BAS-Mitgliederversammlung 2009
Am 22. Oktober fand im Soldatenfreizeitheim „Haus im Möhren“ in Mayen auf Einladung der KAS e.V. die ordentliche Mitgliederversammlung des Jahres 2009 statt. Im Mittelpunkt stand dabei der Bericht des Vorsitzenden Staatssekretär a.D. Klaus-Günther Biederbick zum Ablauf seiner vierjährigen Amtszeit. Ebenso erfolgte ein Zwischenbericht der Umsetzung der Arbeitsliste der BAS-Regionaltagung aus dem Jahre 2008 zur besseren Vernetzung der Arbeitsebenen der Mitgliedsverbände. Dabei wurde auch die im Aufbau befindliche BAS-Homepage als künftige zentrale Informationsplattform vorgestellt. Bei der Vorstandsneuwahl wurde Biederbick einstimmig als Vorsitzender für eine weitere Amtsperiode bestätigt, während die Vorsitzenden von EAS und KAS, Generalleutnant a.D. Wolfgang Otto und MdB Markus Grübel als stv. Vorsitzende gewählt wurden.
Erstes BAS-Golfturnier
Am 22. September 2009 fand in Soltau erstmalig ein BAS-Golfturnier für Angehörige der Streitkräfte statt. Von EAS, KAS und Deutschem Bundeswehrverband gemeinsam vorbereitet, fand das Turnier mit 61 Teilnehmern großen Anklang. Aufgrund der guten Nachfrage und zahlreicher positiver Rückmeldungen wurde bereits beschlossen, im kommenden Jahr erneut unter BAS-Zeichen „auf den grünen Rasen“ zu laden.

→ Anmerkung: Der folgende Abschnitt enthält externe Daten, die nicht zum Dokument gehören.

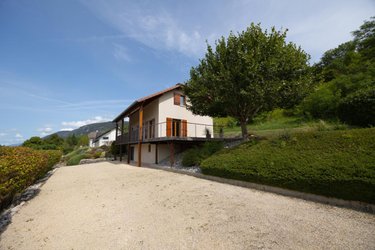 Maison a vendre Ruffieux 73310 Savoie 124 m2 6 pièces 424000 euros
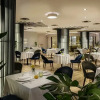 Отель Новотель Москва Киевская, фото 16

Zweite BAS-Welcome-Home-Party
Am 15. Mai 2009 veranstaltete die BAS die zweite Welcome-Home-Party für Rückkehrer aus dem Auslandseinsatz, dieses Mal gemeinsam mit und für die Soldaten der Gebirgsjägerbrigade 23. Das gemeinsame Organisationsteam von KAS und GebJgBtl 232 verwandelte die Jägerkaserne in Bischofswiesen/Strub für einen Freitag-Nachmittag in eine große Festwiese, in deren Mittelpunkt ein echt bayrisches Festzelt seinen Platz hatte. Eingeläutet durch ein Bataillonsantreten zur Ehrung der aus Afghanistan heimgekehrten Soldaten und eine anschließende Andacht durch die beiden Militärseelsorger ging es anschließend zum Feiern in den Festbereich. Hier konnten die Angehörigen sich von den Soldaten die Lebens- und Arbeitsumstände im Einsatz vorführen lassen, an zahlreichen Wettbewerben teilnehmen oder einfach nur bei gutem Essen und Trinken Wiedersehen feiern. Insbesondere unter dem Familienaspekt war das Fest ein großartiger Erfolg.
Die BAS bemüht sich, mit den Welcome-Home-Partys ein wertschätzendes Dankeschön an die Soldaten und ihre Familien für die Belastungen während der Einsatzzeit auszusprechen und die Einsätze mehr als bisher in das Interesse der Öffentlichkeit zu rücken.